There are a number of things that you should be looking out for or procedures you should put in place to help you decide whether to go ahead and work with somebody that has failed their credit check. Let’s take a look at some of the things you should think about when confronted by this issue.

Check Current Salary

If the poor credit dates back to a time when they were earning less and simply over committed it is worth checking their current salary and other commitments to get an idea of their monthly outgoings. This will give you an idea whether or not they can really afford the rent they are committing to.

If the bad credit is old and their salary is some way ahead of what it used to be it may well be a non-issue. Finding this out really helps make your decision process easier. Which is obviously your goal.

Ask to See Bank Statements

Similar to a salary check seeing six months of bank statements shows you your prospective tenants current financial status. You can use their bank statements to make an informed decision in relation to their ability or their likelihood of paying your rent on time.

Using their salary and their bank statements gives you the ability to take a view on the way they are spending their earnings and whether or not they have financial commitments that will affect their ability to pay rent on time.

Higher Deposit

If you are unsure, but are keen to move ahead with the tenant you can ask them to pay a higher deposit. I would look to take two months rent to cover any eviction process that you may need to undertake if the tenancy goes wrong.

Any tenants that has bad credit should be understanding of the fact that they will be viewed as far from ideal tenants and should be happy to agree to something as simple as paying a slightly higher deposit. After all if they conduct themselves well and pay rent on time throughout the tenancy they will receive the deposit back at the end of the tenancy anyway.

Find the Reason

I’ve touched on this a number of times, but it is impossible to make an informed decision on whether to proceed or not without getting to the bottom of why the tenant’s credit score is bad. If you feel uncomfortable discussing this with the tenant directly you can have your broker or Property Manager do it for you.

Guarantor or Co-Signer

If you are still unsure whether to work with the tenant or not you always have the option to ask them to provide a guarantor or co-signer. This is somebody who can will guarantee the rent should they miss payments.

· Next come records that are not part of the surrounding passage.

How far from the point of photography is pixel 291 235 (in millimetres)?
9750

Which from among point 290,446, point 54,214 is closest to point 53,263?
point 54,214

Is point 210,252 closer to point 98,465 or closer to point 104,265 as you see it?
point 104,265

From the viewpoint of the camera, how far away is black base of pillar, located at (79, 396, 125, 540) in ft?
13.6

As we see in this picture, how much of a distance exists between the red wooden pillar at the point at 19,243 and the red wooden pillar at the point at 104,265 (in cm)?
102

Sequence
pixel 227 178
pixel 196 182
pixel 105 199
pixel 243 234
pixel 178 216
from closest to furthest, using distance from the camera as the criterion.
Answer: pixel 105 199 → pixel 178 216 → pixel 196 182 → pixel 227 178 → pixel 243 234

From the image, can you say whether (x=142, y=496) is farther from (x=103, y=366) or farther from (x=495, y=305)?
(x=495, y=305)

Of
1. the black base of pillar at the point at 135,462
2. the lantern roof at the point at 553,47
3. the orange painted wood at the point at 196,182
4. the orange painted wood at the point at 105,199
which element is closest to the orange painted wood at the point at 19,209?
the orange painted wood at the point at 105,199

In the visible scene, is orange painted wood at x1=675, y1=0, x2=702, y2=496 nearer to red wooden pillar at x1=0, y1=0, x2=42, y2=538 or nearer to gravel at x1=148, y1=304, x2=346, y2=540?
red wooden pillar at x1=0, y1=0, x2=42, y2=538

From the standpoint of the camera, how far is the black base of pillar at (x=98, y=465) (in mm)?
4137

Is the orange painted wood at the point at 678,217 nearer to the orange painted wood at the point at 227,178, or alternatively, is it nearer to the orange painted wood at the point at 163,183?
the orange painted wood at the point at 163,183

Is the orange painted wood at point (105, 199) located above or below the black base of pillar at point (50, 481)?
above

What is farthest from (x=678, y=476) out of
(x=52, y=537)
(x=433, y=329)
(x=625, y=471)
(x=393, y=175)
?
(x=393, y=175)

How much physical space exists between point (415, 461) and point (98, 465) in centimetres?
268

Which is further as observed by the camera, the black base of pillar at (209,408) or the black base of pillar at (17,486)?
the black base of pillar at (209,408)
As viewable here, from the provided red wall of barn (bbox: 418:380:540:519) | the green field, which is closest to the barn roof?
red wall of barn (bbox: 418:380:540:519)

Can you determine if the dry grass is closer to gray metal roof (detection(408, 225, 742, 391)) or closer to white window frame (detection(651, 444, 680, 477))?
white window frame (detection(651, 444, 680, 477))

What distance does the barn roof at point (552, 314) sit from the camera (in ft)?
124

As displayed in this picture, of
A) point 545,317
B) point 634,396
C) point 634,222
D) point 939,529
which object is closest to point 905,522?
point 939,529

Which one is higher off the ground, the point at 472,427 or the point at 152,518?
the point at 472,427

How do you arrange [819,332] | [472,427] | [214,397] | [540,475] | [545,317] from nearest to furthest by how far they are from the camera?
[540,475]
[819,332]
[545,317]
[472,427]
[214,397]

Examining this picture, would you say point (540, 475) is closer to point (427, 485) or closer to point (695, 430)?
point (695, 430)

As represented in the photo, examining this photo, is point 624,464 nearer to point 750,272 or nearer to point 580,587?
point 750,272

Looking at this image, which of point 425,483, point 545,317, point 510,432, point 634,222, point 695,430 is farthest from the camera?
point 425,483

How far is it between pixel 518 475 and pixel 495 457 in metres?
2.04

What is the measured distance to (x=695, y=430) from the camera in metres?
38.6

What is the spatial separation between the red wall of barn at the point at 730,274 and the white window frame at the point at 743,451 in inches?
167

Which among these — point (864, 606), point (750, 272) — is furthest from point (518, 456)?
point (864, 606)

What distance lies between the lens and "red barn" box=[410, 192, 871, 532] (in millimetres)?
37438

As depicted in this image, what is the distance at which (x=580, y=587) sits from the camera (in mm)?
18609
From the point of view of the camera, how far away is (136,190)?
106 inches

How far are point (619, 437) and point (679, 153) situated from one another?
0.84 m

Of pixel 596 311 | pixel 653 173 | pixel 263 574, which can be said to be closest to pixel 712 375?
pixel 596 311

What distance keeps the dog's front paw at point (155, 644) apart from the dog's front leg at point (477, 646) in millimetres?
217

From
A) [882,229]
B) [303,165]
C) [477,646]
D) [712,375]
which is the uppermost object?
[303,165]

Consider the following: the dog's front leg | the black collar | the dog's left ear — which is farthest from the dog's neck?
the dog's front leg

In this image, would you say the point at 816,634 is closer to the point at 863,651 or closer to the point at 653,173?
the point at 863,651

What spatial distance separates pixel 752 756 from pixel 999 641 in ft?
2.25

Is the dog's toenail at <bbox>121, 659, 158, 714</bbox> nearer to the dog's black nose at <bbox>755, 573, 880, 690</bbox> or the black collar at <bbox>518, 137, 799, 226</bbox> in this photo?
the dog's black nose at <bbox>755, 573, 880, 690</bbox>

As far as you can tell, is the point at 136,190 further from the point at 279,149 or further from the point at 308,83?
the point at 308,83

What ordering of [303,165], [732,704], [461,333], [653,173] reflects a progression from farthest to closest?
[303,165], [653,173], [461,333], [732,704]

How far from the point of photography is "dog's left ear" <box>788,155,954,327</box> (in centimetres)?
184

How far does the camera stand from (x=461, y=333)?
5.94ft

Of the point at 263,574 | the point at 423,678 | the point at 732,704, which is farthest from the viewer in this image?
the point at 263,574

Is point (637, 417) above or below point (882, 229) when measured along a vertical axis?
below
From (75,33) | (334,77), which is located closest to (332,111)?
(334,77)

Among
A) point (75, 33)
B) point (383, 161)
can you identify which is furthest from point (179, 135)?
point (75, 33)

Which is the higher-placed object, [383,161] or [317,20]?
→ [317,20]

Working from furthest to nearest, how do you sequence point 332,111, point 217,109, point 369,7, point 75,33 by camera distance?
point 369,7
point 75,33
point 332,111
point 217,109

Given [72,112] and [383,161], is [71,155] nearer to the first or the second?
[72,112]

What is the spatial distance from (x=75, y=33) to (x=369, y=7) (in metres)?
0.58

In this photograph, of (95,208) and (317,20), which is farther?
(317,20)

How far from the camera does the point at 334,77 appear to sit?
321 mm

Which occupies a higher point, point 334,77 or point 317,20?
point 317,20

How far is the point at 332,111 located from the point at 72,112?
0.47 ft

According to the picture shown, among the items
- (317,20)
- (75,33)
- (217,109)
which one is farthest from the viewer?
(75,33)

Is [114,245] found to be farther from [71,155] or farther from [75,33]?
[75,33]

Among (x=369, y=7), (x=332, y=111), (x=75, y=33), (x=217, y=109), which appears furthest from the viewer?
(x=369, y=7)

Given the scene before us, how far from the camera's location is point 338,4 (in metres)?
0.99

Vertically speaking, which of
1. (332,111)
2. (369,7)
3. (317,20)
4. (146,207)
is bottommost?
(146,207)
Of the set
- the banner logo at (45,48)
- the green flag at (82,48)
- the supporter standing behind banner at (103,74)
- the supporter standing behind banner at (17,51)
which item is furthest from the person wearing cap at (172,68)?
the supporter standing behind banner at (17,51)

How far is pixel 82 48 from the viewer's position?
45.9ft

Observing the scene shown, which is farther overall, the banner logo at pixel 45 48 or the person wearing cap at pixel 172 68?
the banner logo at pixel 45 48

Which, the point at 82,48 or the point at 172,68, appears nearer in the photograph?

Having someone who is responsible for their actions often forces a tenant to ensure they meet their commitments as they will not be keen on putting their guarantor (often their parents) in the position of having to pay for their mistakes.

The guarantor or co-signer will have to be referenced and sign the lease. This offers you a good level of protect as you are also able to take them to court should any rent remain unpaid.

This is a tip I would not negotiate on and whilst I have worked with a number of tenants with bad credit in the past I have always ensured that a guarantor or co-signer is in place to protect my interests.


Working with a tenant that has failed references can be an unnerving, potentially tricky situation. But when handled correctly and when the right procedures; particularly guarantors are put in place you will often find that the tenancy runs smoothly.

Ensure you talk through your concerns with your broker and have all of your worries placated before you agree to a tenancy. Remember if you don’t feel comfortable find a new tenant. All in all I think that dealing with tenants with bad credit shouldn’t be an issue. But it pays to be aware of the risks and potential pitfalls you face when renting to this type of tenant.